— START OF Quoted text —

The paper presents a comprehensive, practical guide for analyzing data obtained from pairwise comparison experiments, together with an open‑source MATLAB toolbox that implements the described methods. The authors begin by contrasting pairwise comparison with direct rating approaches (e.g., Likert or cardinal scales). Direct rating requires careful training, suffers from large inter‑ and intra‑observer variability, and often yields incomparable scales across sessions or distortion types. In contrast, pairwise comparison offers a simple binary decision task, avoids calibration problems, provides higher sensitivity and lower measurement error, and can be accelerated with adaptive or incomplete designs.

The core of the methodology is the conversion of raw comparison logs into a set of observer‑specific comparison matrices M, where each entry cᵢⱼ records how many times condition i was preferred over condition j. The first condition (often a reference stimulus) is fixed at zero quality, establishing an absolute anchor. Scaling is performed using a Thurstone model (Gaussian latent preference) or equivalently a Bradley‑Terry model (logistic latent preference) via maximum‑likelihood estimation (MLE). To mitigate over‑fitting when the number of observers is small, the authors introduce a Bayesian prior centered at zero with a modest variance; this prior shrinks estimates toward the anchor and markedly reduces estimation error for experiments with fewer than about ten participants.

— END OF Quoted text —

Directions for this task |
Reproduce the entire text on pairwise comparison analysis word for word. The lines that come next are separate material, apart from the text on pairwise comparison analysis.

— START OF Listed entries —

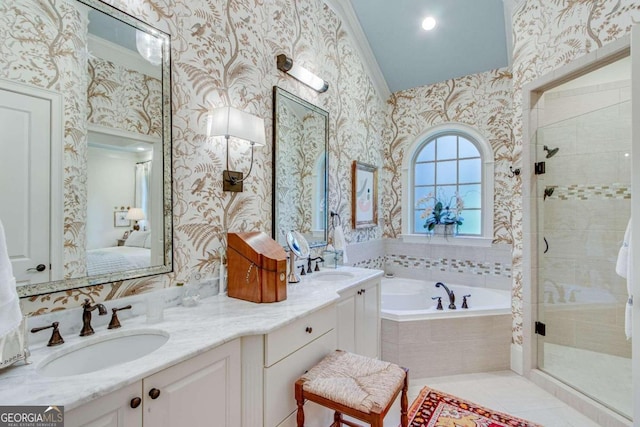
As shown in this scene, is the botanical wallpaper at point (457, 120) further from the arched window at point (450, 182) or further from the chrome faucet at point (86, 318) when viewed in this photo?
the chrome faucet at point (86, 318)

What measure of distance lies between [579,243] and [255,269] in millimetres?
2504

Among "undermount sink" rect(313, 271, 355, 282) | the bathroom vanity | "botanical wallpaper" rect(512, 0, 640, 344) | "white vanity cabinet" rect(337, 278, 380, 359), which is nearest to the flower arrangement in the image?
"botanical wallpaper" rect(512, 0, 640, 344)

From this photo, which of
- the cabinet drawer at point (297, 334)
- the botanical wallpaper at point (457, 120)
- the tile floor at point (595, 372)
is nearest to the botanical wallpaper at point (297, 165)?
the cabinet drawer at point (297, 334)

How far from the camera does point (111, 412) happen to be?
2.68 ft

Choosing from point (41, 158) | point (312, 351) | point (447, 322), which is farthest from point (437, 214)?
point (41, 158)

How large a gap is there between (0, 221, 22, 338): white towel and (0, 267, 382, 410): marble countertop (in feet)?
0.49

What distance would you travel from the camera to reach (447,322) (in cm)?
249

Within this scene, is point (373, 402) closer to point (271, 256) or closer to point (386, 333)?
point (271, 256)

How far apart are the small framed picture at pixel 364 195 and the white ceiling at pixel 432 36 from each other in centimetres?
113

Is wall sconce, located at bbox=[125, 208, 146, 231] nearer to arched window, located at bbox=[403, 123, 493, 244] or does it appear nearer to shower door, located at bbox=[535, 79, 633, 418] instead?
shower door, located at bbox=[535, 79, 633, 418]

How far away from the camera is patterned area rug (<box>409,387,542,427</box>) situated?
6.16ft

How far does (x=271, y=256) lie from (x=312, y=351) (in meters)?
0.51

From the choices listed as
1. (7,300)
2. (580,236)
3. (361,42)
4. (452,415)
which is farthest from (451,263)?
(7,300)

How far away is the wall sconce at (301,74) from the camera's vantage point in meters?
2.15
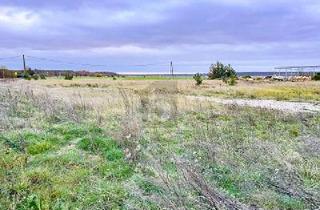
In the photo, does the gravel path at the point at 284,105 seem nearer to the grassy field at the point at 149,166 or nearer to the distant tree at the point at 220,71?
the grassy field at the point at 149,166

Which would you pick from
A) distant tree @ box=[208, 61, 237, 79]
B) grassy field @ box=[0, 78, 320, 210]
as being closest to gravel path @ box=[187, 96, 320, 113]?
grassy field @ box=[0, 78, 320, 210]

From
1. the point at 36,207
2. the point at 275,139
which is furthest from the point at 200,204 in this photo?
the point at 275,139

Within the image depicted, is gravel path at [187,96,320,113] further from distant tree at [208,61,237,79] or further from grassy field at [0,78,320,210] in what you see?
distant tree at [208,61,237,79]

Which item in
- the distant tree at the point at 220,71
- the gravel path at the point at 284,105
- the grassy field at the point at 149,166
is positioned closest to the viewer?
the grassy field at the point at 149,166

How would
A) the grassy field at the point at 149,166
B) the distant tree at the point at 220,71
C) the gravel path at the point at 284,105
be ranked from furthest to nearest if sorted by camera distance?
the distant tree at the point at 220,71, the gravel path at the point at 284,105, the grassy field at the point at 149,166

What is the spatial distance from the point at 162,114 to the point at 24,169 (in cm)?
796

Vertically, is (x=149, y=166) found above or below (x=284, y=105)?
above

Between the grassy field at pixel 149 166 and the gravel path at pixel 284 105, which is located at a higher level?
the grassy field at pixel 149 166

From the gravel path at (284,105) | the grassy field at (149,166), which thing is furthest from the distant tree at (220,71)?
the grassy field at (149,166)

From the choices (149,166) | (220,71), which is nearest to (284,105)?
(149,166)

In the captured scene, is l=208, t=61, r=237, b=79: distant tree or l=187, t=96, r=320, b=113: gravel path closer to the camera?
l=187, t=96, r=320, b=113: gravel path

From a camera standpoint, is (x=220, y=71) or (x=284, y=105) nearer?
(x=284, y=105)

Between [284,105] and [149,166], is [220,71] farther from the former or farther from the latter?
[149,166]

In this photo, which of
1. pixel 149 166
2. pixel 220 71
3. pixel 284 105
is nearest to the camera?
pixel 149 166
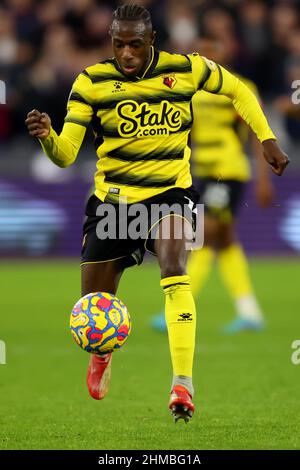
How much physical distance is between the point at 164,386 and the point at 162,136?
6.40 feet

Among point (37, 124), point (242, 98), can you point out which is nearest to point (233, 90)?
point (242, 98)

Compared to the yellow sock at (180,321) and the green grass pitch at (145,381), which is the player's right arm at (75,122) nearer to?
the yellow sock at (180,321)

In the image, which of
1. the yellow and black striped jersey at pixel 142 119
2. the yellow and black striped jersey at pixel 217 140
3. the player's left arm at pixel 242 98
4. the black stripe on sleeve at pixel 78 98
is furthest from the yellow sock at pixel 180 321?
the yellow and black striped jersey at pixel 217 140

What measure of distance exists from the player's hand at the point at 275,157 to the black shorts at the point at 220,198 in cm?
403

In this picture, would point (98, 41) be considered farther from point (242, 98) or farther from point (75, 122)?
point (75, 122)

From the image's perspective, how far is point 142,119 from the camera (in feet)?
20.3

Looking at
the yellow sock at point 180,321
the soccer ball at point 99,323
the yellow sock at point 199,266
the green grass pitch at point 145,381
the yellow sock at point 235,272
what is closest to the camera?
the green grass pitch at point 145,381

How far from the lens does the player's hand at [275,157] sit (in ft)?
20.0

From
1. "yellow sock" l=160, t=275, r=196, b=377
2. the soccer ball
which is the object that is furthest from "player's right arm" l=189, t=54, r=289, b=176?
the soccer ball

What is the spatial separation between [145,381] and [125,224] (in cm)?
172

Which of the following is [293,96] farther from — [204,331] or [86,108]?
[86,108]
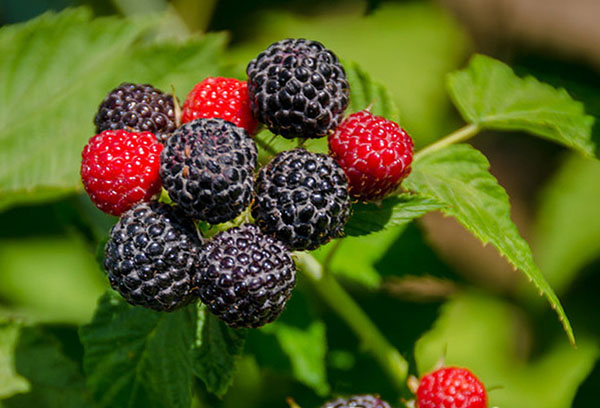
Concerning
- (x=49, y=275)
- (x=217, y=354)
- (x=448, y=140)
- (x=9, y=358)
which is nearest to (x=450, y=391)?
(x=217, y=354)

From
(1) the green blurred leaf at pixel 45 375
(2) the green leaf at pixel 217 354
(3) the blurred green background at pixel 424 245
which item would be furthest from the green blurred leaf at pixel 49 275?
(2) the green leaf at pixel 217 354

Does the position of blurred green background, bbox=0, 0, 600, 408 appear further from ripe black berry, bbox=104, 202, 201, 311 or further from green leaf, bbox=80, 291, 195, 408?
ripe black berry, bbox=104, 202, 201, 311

— END OF Listed entries —
— START OF Listed entries —

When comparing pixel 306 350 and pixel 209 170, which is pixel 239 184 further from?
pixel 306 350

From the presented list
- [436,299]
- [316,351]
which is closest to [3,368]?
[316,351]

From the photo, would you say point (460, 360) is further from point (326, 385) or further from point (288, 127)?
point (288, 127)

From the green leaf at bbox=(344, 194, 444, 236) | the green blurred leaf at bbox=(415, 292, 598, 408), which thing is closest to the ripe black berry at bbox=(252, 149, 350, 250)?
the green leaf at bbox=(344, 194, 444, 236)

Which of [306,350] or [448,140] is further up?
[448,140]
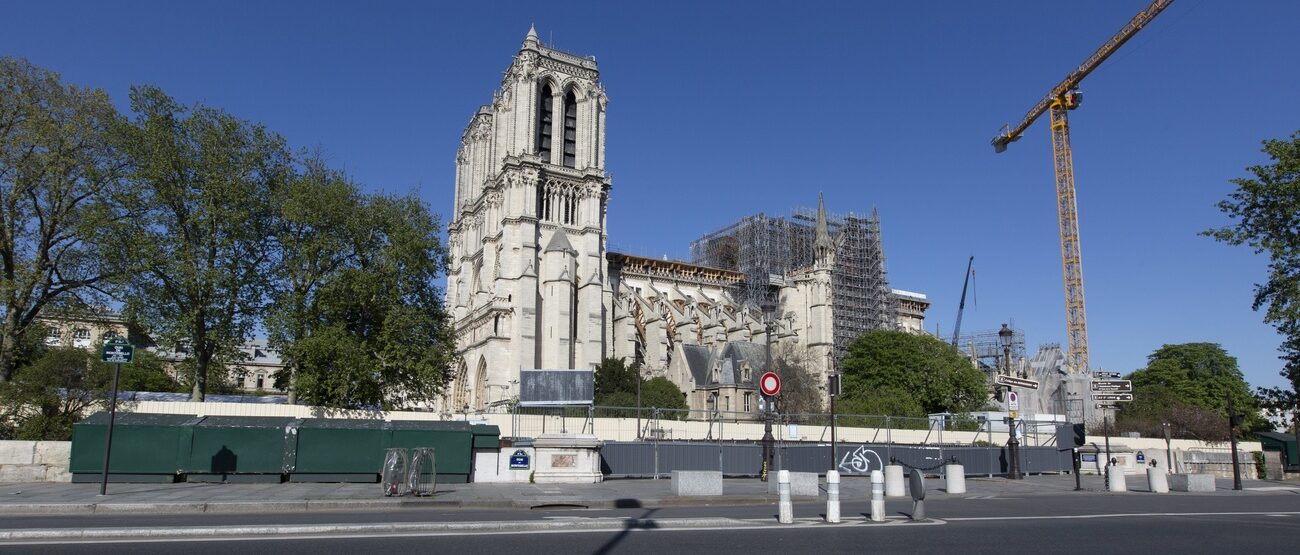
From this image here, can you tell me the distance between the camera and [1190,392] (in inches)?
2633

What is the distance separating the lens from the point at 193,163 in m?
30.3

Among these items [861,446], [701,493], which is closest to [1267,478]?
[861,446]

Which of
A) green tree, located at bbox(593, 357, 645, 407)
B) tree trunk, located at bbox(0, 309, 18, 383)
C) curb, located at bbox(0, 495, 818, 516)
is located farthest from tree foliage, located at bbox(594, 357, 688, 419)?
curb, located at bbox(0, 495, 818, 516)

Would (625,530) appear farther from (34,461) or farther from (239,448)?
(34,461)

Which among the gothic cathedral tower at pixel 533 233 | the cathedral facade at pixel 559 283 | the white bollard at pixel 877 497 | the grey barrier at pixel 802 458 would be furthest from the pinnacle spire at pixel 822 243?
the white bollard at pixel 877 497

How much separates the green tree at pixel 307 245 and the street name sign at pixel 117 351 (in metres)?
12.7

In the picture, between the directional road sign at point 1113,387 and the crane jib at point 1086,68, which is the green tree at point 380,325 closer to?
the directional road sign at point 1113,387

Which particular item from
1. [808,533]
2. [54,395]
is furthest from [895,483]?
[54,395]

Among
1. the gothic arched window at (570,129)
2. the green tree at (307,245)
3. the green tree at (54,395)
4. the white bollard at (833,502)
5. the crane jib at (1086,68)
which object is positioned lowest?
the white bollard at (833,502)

— END OF Listed entries —
— START OF Listed entries —

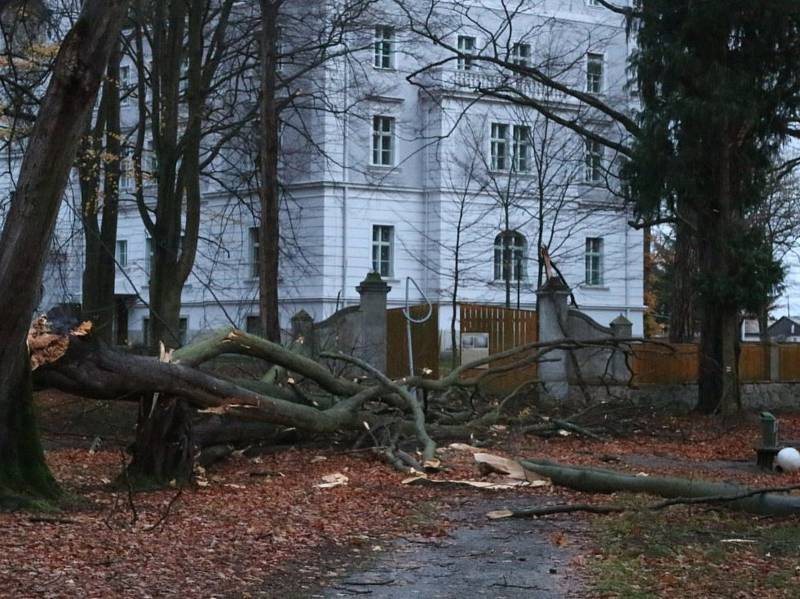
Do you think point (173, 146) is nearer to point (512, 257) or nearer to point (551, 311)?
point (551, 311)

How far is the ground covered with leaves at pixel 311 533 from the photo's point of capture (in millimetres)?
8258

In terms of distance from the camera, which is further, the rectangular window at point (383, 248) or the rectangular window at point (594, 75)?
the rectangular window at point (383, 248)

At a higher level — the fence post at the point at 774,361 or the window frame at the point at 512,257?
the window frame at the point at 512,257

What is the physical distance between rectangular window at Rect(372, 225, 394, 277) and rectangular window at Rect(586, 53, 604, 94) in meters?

— END OF Listed entries —

Solution to this problem |
The paper presents a comprehensive, practical guide for analyzing data obtained from pairwise comparison experiments, together with an open‑source MATLAB toolbox that implements the described methods. The authors begin by contrasting pairwise comparison with direct rating approaches (e.g., Likert or cardinal scales). Direct rating requires careful training, suffers from large inter‑ and intra‑observer variability, and often yields incomparable scales across sessions or distortion types. In contrast, pairwise comparison offers a simple binary decision task, avoids calibration problems, provides higher sensitivity and lower measurement error, and can be accelerated with adaptive or incomplete designs.

The core of the methodology is the conversion of raw comparison logs into a set of observer‑specific comparison matrices M, where each entry cᵢⱼ records how many times condition i was preferred over condition j. The first condition (often a reference stimulus) is fixed at zero quality, establishing an absolute anchor. Scaling is performed using a Thurstone model (Gaussian latent preference) or equivalently a Bradley‑Terry model (logistic latent preference) via maximum‑likelihood estimation (MLE). To mitigate over‑fitting when the number of observers is small, the authors introduce a Bayesian prior centered at zero with a modest variance; this prior shrinks estimates toward the anchor and markedly reduces estimation error for experiments with fewer than about ten participants.